La cifra récord en Colombia marca el fracaso del énfasis en la erradicación del antecesor de Petro, el conservador Iván Duque(2018-2022), quien a su turno dio un giro con respecto a Juan Manuel Santos (2010-2018). Mientras que Santos abogó por cambiar la lucha global contra el narcotráfico y pidió abordarla como un asunto de derechos humanos y salud pública –como la hace Petro ahora–, Duque volvió al prohibicionismo y favoreció la erradicación forzosa en detrimento de la sustitución voluntaria pactada con los campesinos. Petro considera un error de bulto esa manera de abordar el problema. “Yo les demando desde aquí, desde mi Latinoamérica herida, acabar con la irracional guerra contra las drogas”, dijo hace un año en la frase más recordada de su primer discurso ante la Asamblea General de la ONU.

Ese llamado ha sumado respaldos.

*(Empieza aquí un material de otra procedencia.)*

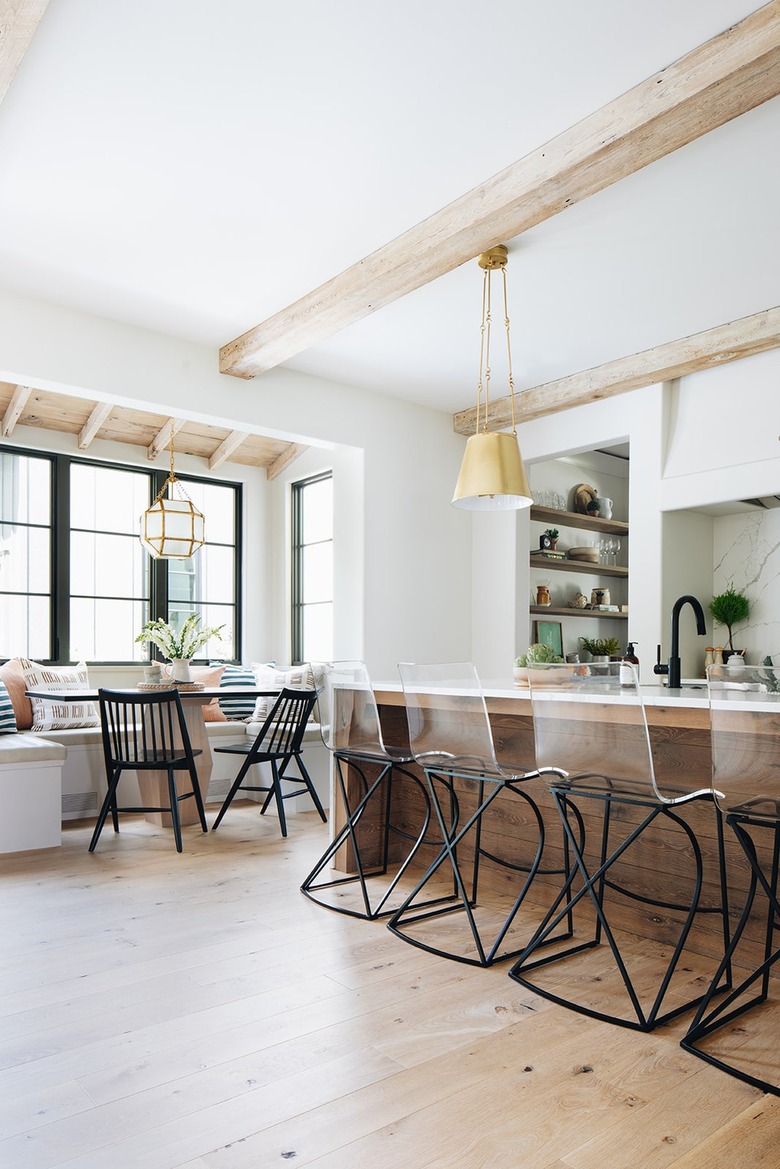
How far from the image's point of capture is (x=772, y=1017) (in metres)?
2.14

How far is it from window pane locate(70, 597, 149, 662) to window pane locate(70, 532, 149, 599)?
9 cm

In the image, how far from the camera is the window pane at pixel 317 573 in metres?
6.62

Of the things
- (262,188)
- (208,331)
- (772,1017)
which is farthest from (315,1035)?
(208,331)

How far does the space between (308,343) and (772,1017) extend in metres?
3.43

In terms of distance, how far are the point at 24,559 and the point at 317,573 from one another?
7.12 ft

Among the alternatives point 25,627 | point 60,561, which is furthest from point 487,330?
point 25,627

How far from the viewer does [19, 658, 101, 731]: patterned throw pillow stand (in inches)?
200

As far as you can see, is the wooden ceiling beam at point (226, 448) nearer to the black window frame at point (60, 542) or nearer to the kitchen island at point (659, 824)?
the black window frame at point (60, 542)

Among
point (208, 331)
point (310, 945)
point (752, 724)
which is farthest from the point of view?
point (208, 331)

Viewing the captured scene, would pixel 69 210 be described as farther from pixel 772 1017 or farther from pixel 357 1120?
pixel 772 1017

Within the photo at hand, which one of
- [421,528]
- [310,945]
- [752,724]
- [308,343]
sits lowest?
[310,945]

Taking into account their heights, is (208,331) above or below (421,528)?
above

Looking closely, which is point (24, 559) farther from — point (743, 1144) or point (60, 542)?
point (743, 1144)

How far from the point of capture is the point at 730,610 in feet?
16.2
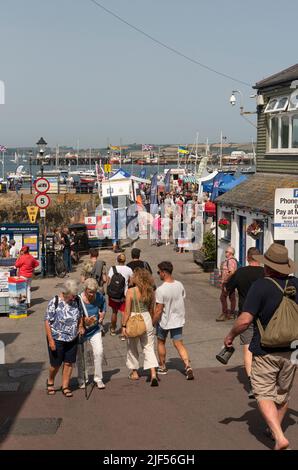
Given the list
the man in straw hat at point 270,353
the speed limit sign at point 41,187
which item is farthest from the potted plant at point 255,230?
the man in straw hat at point 270,353

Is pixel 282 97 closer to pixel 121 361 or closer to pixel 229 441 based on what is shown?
pixel 121 361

La lucha contra el narcotráfico necesita cambios profundos como los que pide Petro, pues la política de la prohibición fracasó, ha dicho la Comisión Global sobre Política de Drogas, a la que pertenecen tanto los expresidentes colombianos César Gaviria (1990-1994) y Santos (2010-2018) como el mexicano Ernesto Zedillo (1994-2000). También ha obtenido el apoyo del Grupo de Puebla, que reúne a dirigentes progresistas de Iberoamérica.

AMLO, como todos lo conocen, ha respaldado a Petro en varias ocasiones –incluso desde la campaña que lo llevó al poder–. El colombiano atraviesa un momento delicado, con sus reformas atascadas en el Congreso, su hijo investigado por la justicia y varios escándalos que rodean a su círculo más cercano. “Tengo de él la mejor de las opiniones, es un hombre de principios”, decía el mes pasado el presidente mexicano sobre su homólogo. México es también uno de los países garantes de las negociaciones de paz con el Ejército de Liberación Nacional (ELN), la última guerrilla en armas en Colombia, ya acogió un ciclo de los diálogos y se prepara para volver a recibir a las delegaciones este mes.

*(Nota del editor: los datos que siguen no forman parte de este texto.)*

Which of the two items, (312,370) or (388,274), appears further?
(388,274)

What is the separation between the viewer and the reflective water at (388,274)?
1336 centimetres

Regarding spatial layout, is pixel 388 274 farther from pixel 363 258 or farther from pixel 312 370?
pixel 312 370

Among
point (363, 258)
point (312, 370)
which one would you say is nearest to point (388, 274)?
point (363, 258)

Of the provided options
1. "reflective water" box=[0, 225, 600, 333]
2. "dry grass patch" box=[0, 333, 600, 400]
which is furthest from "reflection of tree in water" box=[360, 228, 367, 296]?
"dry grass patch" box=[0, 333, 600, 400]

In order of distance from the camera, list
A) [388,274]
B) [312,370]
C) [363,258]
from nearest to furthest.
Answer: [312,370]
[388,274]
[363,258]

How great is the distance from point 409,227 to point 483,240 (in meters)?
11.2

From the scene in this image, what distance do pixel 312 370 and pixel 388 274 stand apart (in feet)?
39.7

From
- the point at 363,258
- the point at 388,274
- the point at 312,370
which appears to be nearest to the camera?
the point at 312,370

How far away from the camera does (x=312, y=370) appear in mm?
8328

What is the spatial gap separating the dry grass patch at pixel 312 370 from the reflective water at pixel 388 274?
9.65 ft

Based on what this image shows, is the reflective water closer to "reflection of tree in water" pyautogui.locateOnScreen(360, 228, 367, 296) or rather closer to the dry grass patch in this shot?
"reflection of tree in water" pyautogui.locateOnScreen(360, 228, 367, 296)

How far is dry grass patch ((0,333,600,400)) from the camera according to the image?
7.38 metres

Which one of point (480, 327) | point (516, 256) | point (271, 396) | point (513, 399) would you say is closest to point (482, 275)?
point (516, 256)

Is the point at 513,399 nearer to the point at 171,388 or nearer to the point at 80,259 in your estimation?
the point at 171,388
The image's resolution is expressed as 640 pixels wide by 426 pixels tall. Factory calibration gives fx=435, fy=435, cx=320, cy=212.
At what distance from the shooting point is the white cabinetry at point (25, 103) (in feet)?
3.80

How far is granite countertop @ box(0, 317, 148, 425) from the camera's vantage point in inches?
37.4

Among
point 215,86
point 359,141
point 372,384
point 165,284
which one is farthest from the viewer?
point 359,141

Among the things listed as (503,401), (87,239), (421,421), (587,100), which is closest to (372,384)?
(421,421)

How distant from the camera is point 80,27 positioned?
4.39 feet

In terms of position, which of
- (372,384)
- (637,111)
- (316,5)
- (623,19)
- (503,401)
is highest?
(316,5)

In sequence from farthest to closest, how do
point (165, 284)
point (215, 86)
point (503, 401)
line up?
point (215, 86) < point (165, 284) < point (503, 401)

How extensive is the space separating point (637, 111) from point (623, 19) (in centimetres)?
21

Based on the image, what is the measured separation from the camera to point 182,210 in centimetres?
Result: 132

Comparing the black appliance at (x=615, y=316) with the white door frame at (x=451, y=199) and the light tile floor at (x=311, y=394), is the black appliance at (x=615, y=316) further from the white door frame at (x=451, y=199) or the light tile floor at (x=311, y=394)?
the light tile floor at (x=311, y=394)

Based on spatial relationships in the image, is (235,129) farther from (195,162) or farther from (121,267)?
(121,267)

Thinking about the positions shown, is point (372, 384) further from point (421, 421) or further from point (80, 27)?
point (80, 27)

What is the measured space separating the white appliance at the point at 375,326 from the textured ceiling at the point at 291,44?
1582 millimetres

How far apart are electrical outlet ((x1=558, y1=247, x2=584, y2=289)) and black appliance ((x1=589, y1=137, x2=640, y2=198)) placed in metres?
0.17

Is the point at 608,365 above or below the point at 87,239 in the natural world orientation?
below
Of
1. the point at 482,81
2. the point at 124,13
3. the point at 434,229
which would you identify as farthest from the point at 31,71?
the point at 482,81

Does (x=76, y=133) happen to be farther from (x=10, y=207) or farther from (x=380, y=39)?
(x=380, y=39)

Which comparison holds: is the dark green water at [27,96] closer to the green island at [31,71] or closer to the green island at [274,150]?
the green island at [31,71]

México es muy importante para Petro, apunta Mauricio Jaramillo Jassir, profesor de relaciones internacionales de la Universidad del Rosario. Cuando hubo una hegemonía conservadora en la región, el primer Gobierno del nuevo ciclo progresista fue el de AMLO, recuerda. “Muchos, entre ellos Petro, lo ven como un pionero de que el péndulo pudiera volver a la izquierda. Además, le da eco a reivindicaciones de política exterior que tiene Petro sobre todo en materia de drogas, de integración, de la paz en Colombia y de que Venezuela regrese a la escena internacional. México apoya las reivindicaciones multilaterales de Colombia”.

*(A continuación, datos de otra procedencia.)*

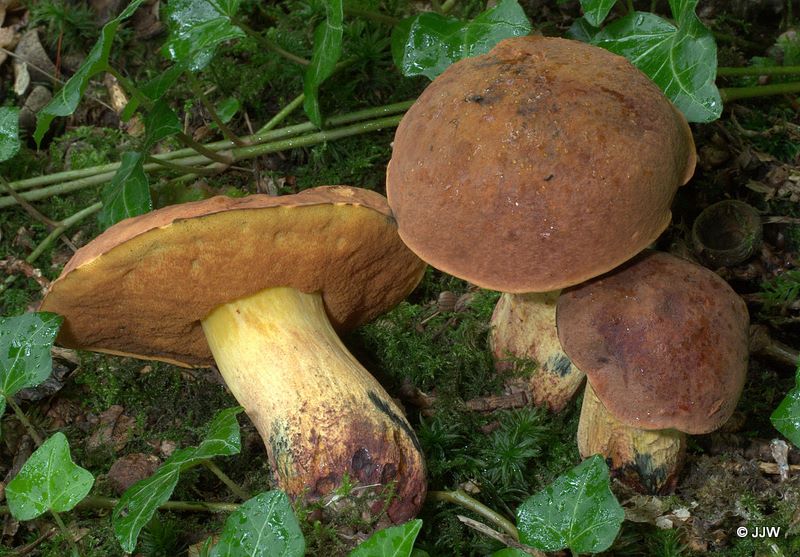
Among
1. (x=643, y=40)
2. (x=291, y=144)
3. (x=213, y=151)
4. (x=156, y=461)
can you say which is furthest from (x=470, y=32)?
(x=156, y=461)

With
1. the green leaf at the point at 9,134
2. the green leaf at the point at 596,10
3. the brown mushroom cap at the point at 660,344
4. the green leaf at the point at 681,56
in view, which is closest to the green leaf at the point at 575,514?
the brown mushroom cap at the point at 660,344

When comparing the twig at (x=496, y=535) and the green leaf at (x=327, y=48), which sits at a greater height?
the green leaf at (x=327, y=48)

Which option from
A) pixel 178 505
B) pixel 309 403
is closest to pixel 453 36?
pixel 309 403

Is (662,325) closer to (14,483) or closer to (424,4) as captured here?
(14,483)

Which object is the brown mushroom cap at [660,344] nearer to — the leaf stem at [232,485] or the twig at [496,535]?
the twig at [496,535]

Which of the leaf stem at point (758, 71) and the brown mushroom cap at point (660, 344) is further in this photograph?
the leaf stem at point (758, 71)

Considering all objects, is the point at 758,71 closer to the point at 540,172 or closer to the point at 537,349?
the point at 537,349
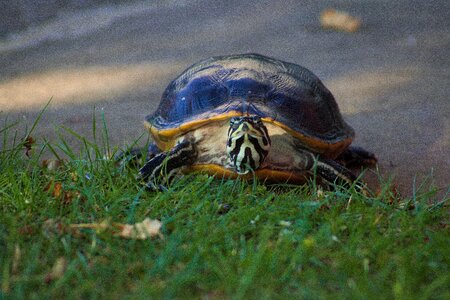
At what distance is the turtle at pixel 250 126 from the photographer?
3125 millimetres

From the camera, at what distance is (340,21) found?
22.1 feet

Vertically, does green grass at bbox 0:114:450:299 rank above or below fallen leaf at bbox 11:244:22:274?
below

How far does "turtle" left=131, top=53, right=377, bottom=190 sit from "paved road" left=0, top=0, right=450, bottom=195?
22.1 inches

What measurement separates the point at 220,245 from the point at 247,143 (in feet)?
3.34

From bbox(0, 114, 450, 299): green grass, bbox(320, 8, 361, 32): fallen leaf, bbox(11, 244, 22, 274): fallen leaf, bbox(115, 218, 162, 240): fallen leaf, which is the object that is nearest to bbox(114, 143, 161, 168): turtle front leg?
bbox(0, 114, 450, 299): green grass

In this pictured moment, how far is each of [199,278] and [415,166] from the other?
2282mm

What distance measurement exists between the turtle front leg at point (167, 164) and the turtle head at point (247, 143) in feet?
0.94

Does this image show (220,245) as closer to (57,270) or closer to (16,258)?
(57,270)

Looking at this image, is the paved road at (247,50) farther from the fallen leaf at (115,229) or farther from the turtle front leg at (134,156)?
the fallen leaf at (115,229)

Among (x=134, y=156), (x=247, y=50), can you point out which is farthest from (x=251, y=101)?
(x=247, y=50)

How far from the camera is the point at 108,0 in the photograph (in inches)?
287

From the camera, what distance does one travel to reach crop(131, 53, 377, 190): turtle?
3.12m

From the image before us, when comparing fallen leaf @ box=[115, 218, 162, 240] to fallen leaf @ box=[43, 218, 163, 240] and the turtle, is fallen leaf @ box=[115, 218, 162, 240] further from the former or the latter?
the turtle

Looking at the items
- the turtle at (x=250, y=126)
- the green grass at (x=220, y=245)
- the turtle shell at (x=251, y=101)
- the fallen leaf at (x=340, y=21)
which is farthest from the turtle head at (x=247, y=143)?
the fallen leaf at (x=340, y=21)
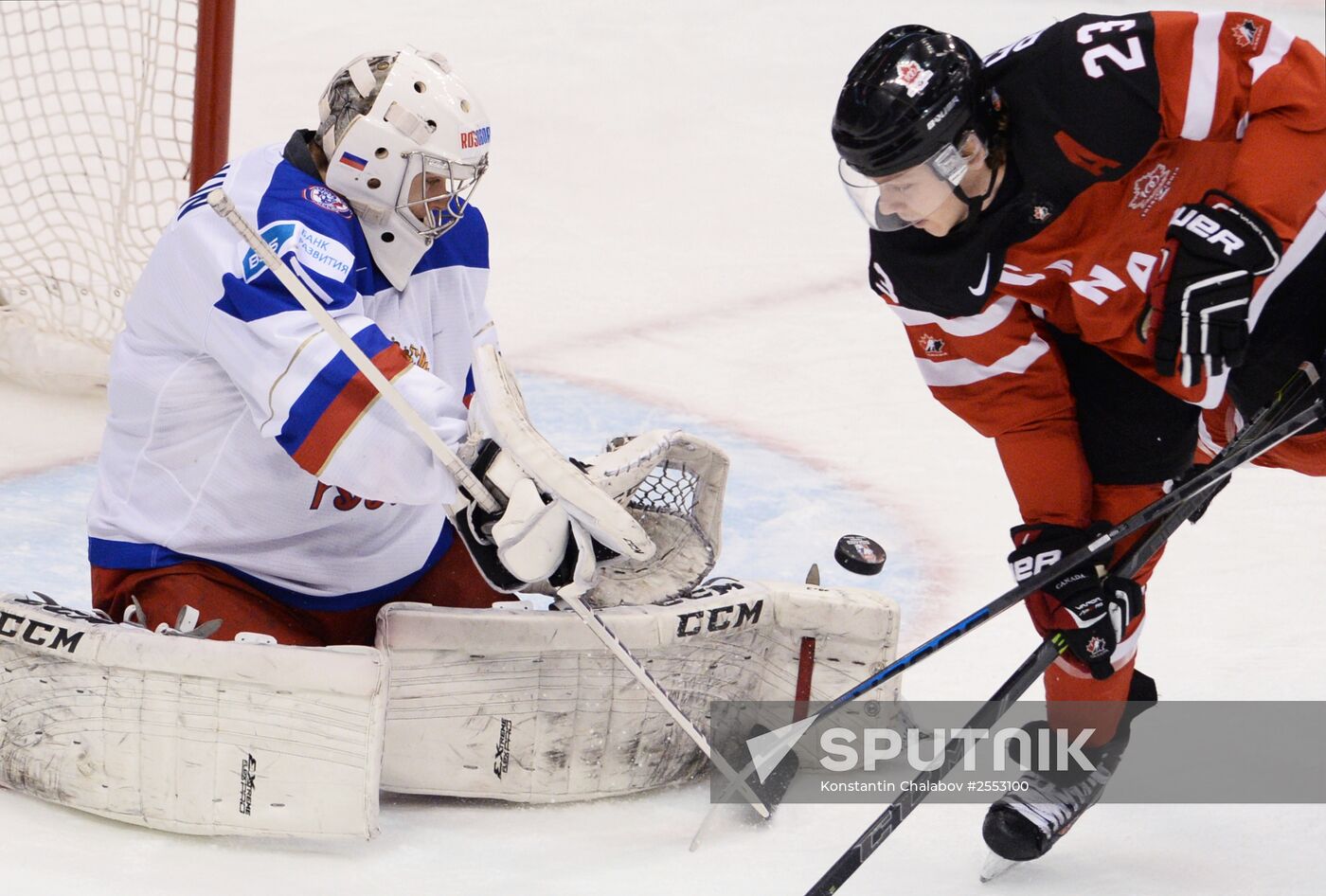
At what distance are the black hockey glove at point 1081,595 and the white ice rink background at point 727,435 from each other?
31 centimetres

El Gobierno colombiano ya había movilizado a su diplomacia para convocar una conferencia internacional sobre Venezuela en Bogotá y otra sobre la Amazonía en Leticia (Amazonas), a la que acudió el brasileño Luiz Inacio Lula da Silva, otro peso pesado del eje progresista latinoamericano. Ahora parece repetir una movida que busca elevar el perfil de su política exterior. “Petro identifica al actor más visible, sobresaliente y poderoso en cada uno de esos temas, intenta acercarse y se suman los liderazgos”, observa Jaramillo Jassir. “Colombia está reclamando un lugar en la mesa para tomar decisiones en virtud de que se está asociando con otros países”, apunta el analista Sergio Guzmán, director de Colombia Risk Analysis, pero advierte que ese impulso debe ir acompañado de “acciones concretas para que no se quede solo en el discurso”.